If you’ve read How to Win Friends and Influence People by Dale Carnegie, you probably remember how it focuses on making people feel important. We all crave a feeling of significance. We are influenced by those who give us this feeling.
Do you want to become more persuasive and influential? Then practice sincerely making people feel important and significant.
As you read How to Win Friends and Influence People, you may think only in terms of influence through the spoken word. But here’s an idea: why not apply these powerful principles to your copywriting? Let’s talk about it…
People make buying decisions based on their emotions. Use this to your advantage when you write your copy. As you do, follow Carnegie’s advice to give people a feeling of importance and significance.
Here’s what I recommend: combine this powerful idea with the proven power of storytelling. Let’s say, for example, that you sell a nutrition and home workout program that will radically transform the physique of anyone who follows it faithfully.
Your diligent market research has shown that your target audience is embarrassed by the appearance of their bodies.

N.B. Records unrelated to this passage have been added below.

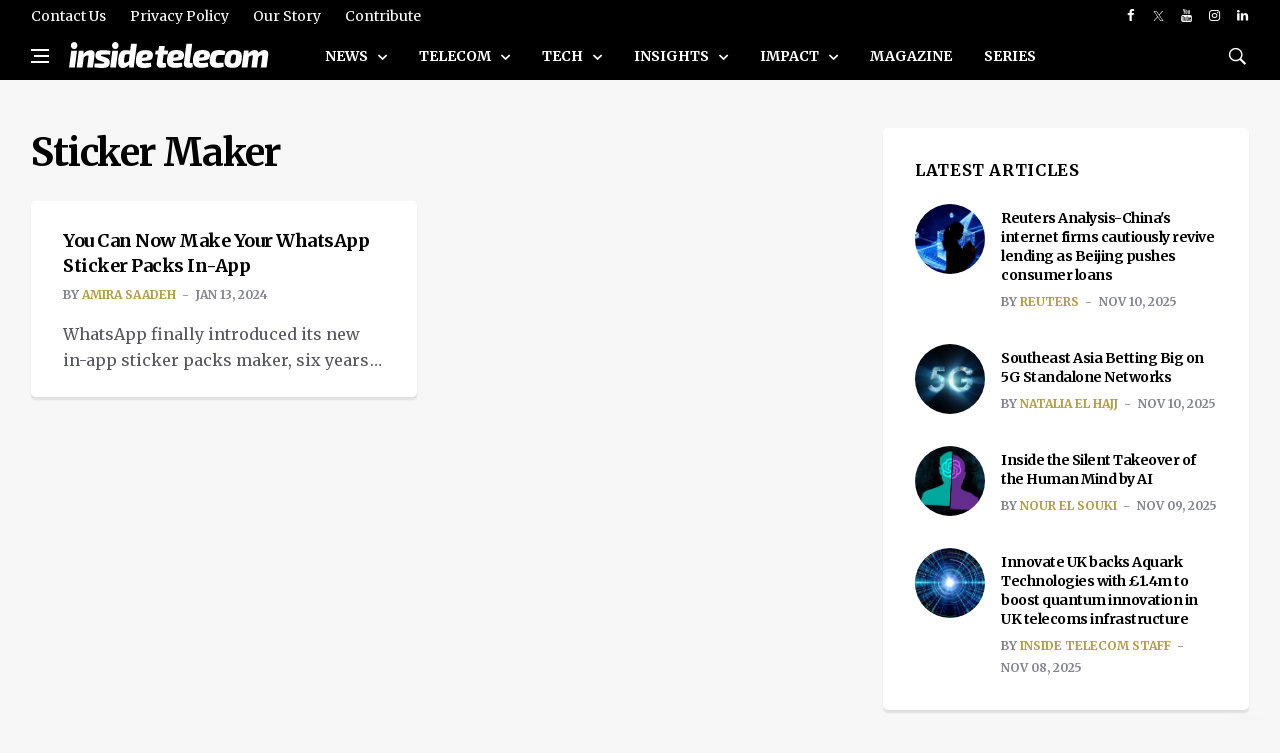

--- FILE ---
content_type: text/html; charset=utf-8
request_url: https://www.google.com/recaptcha/api2/aframe
body_size: 266
content:
<!DOCTYPE HTML><html><head><meta http-equiv="content-type" content="text/html; charset=UTF-8"></head><body><script nonce="5y19jMznrjw95mtJ_6akiA">/** Anti-fraud and anti-abuse applications only. See google.com/recaptcha */ try{var clients={'sodar':'https://pagead2.googlesyndication.com/pagead/sodar?'};window.addEventListener("message",function(a){try{if(a.source===window.parent){var b=JSON.parse(a.data);var c=clients[b['id']];if(c){var d=document.createElement('img');d.src=c+b['params']+'&rc='+(localStorage.getItem("rc::a")?sessionStorage.getItem("rc::b"):"");window.document.body.appendChild(d);sessionStorage.setItem("rc::e",parseInt(sessionStorage.getItem("rc::e")||0)+1);localStorage.setItem("rc::h",'1762789510791');}}}catch(b){}});window.parent.postMessage("_grecaptcha_ready", "*");}catch(b){}</script></body></html>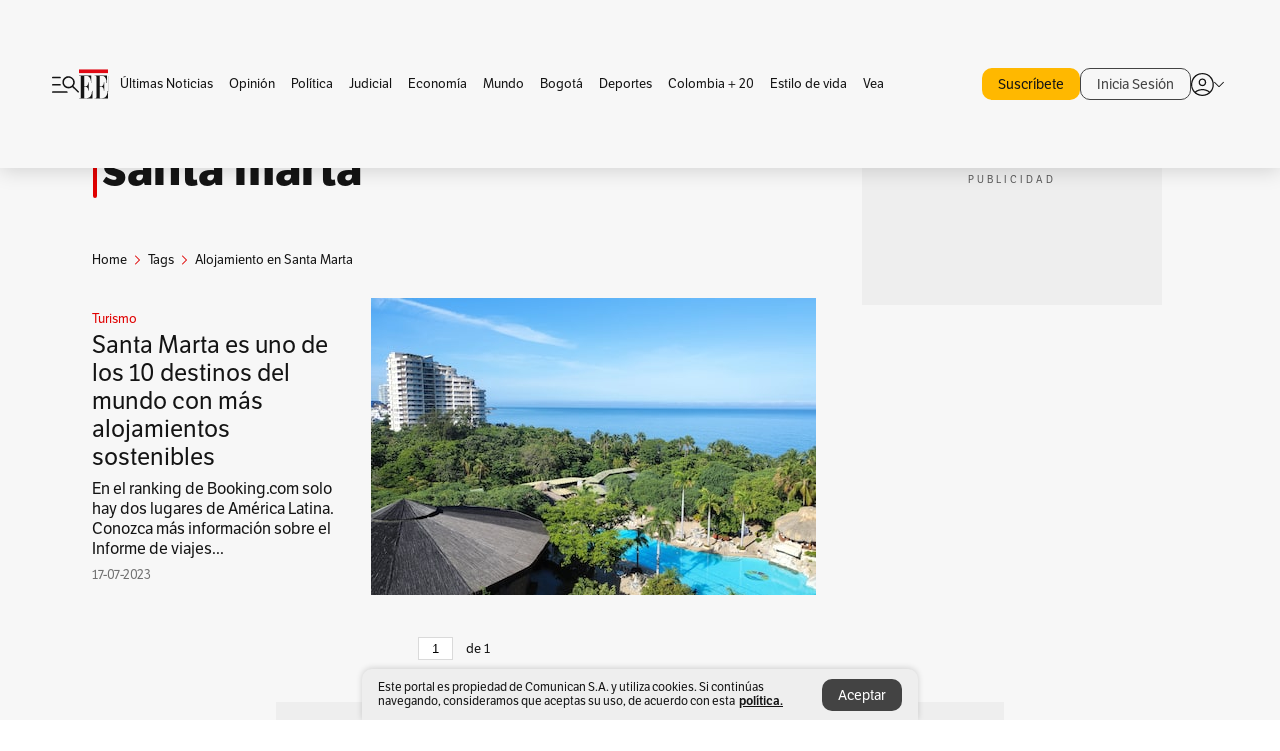

--- FILE ---
content_type: text/html; charset=utf-8
request_url: https://www.google.com/recaptcha/api2/aframe
body_size: 174
content:
<!DOCTYPE HTML><html><head><meta http-equiv="content-type" content="text/html; charset=UTF-8"></head><body><script nonce="k4lvrYVyFz5T9T5J4J-ebw">/** Anti-fraud and anti-abuse applications only. See google.com/recaptcha */ try{var clients={'sodar':'https://pagead2.googlesyndication.com/pagead/sodar?'};window.addEventListener("message",function(a){try{if(a.source===window.parent){var b=JSON.parse(a.data);var c=clients[b['id']];if(c){var d=document.createElement('img');d.src=c+b['params']+'&rc='+(localStorage.getItem("rc::a")?sessionStorage.getItem("rc::b"):"");window.document.body.appendChild(d);sessionStorage.setItem("rc::e",parseInt(sessionStorage.getItem("rc::e")||0)+1);localStorage.setItem("rc::h",'1769311866461');}}}catch(b){}});window.parent.postMessage("_grecaptcha_ready", "*");}catch(b){}</script></body></html>

--- FILE ---
content_type: text/javascript;charset=utf-8
request_url: https://id.cxense.com/public/user/id?json=%7B%22identities%22%3A%5B%7B%22type%22%3A%22ckp%22%2C%22id%22%3A%22mkt6liuviv6h166t%22%7D%2C%7B%22type%22%3A%22lst%22%2C%22id%22%3A%222cslcr9lvg63n2j9722ocvslja%22%7D%2C%7B%22type%22%3A%22cst%22%2C%22id%22%3A%222cslcr9lvg63n2j9722ocvslja%22%7D%5D%7D&callback=cXJsonpCB2
body_size: 206
content:
/**/
cXJsonpCB2({"httpStatus":200,"response":{"userId":"cx:36eiwmmgpxbk23vv90keq9501n:kmrmv3hpr8d2","newUser":false}})

--- FILE ---
content_type: text/javascript;charset=utf-8
request_url: https://p1cluster.cxense.com/p1.js
body_size: 100
content:
cX.library.onP1('2cslcr9lvg63n2j9722ocvslja');


--- FILE ---
content_type: application/javascript; charset=utf-8
request_url: https://fundingchoicesmessages.google.com/f/AGSKWxW9JM2L6TsXQHsGTjRi5fuOQ5GIEhrY2LX7VUCdHybk_zr8gfNkass9tbmkCz0EhP7CbD1KCHfq7ZiEBtdZFSZJf_hYAQiPSivrSTgF07v4rV03VDUTtpaXn1tojguJkXXVkA3DNC5mzibq50MzvAmaaOMbblen4xhvZ2rQACM9JwKGqOQ26VRwtlic/__ads_reporting./adtopright./prehead/ads__headline_ad./ad300x250_
body_size: -1290
content:
window['c13189a9-4b2e-45a1-aa86-6c6cf1061651'] = true;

In your marketing copy you tell a hero’s journey-style story in which your reader can place himself mentally. You paint a vivid, emotion-drenched “word picture” in which he sees himself with a radically different physique. You tell him of the improved confidence he will enjoy, the respect and admiration he will win, and on and on…
In other words, you show him how buying and following your program will help him experience the feeling of significance we all desire.
Do you see how following this idea could help you enjoy far greater sales numbers than merely saying “you will lose weight”?
My advice is to take these ideas and work them into your sales copy and marketing content. As well as all of your communications. Make the people you communicate with feel significant and important. When you do, you will see your level of influence and persuasion, and your enjoyment of life, skyrocket!